Performance optimization for time stepping in cylindrical coordinates for m ≠ 0 by oskooi · Pull Request #3158 · NanoComp/meep

oskooi · 2026-03-01T00:13:07Z

Context

The FDTD time-stepping hot path calls step_db() and update_eh() twice per timestep each (once for B/H, once for D/E). The inner loop kernels in step_generic.cpp / step_generic_stride1.cpp are already well-optimized with OpenMP (PLOOP_OVER_IVECS), SIMD vectorization (PS1LOOP), restrict pointers, and specialized code paths for each PML/conductivity combination.

However, the cylindrical-coordinate (Dcyl) m≠0 code in step_db.cpp (lines 178-293) is a major performance bottleneck:

It uses serial LOOP_OVER_VOL_OWNED0 instead of parallel PLOOP variants.
Every grid point constructs an ivec object via IVEC_LOOP_ILOC, calls .r(), and performs a floating-point division – yet the r-coordinate only changes with the outer (R) loop.
The KSTRIDE_DEF PML-index setup is redundantly placed inside the loop body instead of outside.

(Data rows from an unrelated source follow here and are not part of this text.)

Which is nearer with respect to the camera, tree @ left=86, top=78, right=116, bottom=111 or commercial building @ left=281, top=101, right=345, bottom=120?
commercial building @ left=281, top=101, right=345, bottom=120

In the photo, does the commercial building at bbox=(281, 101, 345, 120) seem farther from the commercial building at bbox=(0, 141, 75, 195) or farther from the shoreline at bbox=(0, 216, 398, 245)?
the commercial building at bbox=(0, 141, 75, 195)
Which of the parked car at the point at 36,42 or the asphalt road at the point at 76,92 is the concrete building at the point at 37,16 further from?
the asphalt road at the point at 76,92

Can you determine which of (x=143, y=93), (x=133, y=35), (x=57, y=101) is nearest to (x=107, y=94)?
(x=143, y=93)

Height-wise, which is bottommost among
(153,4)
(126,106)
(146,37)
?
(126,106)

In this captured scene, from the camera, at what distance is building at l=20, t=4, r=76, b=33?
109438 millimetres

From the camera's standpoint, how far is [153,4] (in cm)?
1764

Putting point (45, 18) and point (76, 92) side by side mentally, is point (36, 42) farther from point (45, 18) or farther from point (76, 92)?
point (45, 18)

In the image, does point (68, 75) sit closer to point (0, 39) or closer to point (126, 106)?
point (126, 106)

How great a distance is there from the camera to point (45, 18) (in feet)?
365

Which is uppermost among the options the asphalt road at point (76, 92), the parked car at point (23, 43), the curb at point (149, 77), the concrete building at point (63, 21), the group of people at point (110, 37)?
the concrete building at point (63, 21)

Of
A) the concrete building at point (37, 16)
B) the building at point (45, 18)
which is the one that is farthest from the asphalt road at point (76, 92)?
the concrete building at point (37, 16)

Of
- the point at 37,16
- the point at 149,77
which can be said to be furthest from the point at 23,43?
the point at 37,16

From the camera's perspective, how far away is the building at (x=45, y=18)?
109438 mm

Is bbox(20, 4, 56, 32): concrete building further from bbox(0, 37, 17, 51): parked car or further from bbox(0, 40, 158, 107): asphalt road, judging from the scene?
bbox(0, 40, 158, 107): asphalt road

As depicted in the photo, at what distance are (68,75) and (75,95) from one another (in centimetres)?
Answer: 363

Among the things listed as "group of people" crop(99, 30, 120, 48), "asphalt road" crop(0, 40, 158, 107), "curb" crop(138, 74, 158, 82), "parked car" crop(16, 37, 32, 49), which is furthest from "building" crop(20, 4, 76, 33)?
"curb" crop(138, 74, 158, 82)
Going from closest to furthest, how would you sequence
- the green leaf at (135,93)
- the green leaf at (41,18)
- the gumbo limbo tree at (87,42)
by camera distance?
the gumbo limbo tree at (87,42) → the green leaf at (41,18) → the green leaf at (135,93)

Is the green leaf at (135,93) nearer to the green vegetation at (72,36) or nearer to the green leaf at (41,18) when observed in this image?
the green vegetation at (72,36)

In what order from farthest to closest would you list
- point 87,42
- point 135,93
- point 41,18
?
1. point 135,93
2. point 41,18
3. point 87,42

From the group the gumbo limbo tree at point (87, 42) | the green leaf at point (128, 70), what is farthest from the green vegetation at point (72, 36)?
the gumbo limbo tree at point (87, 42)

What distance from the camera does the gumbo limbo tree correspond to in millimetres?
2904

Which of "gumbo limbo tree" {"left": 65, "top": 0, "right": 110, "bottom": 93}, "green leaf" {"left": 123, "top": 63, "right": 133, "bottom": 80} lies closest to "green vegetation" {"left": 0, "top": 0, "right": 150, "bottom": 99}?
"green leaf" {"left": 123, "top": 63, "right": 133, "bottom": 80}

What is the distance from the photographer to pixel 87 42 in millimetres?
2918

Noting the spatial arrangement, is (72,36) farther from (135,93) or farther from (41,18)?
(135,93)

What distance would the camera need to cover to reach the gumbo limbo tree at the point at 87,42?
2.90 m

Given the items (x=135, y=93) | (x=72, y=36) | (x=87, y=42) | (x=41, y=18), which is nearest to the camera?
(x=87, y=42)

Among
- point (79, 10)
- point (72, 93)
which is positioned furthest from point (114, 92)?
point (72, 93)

These issues make cylindrical simulations with m≠0 significantly slower than they need to be.

Optimizations

1. Precompute reciprocal-r table for cylindrical m≠0 loops (HIGH IMPACT)

File: src/step_db.cpp, lines 178-293

Before the 8 special-case loops, precompute a 1D array of the_m / r_int values indexed by the R loop dimension. Inside the loop, replace:

IVEC_LOOP_ILOC(gv, here);
realnum rinv = the_m / here.r();

with a direct lookup using the R loop index. This eliminates per-point ivec construction, .r() method dispatch, and floating-point division. The R loop index maps to loop_i1 for Dcyl (R is outermost, Z is innermost/stride-1).

Implementation: after computing the_m (line 200) and is (line 193), determine the R dimension's loop parameters from gv.yucky_direction() and precompute rinv_arr[ir] = the_m / (is.in_direction(R) + 2 * ir) for ir = 0..nr-1.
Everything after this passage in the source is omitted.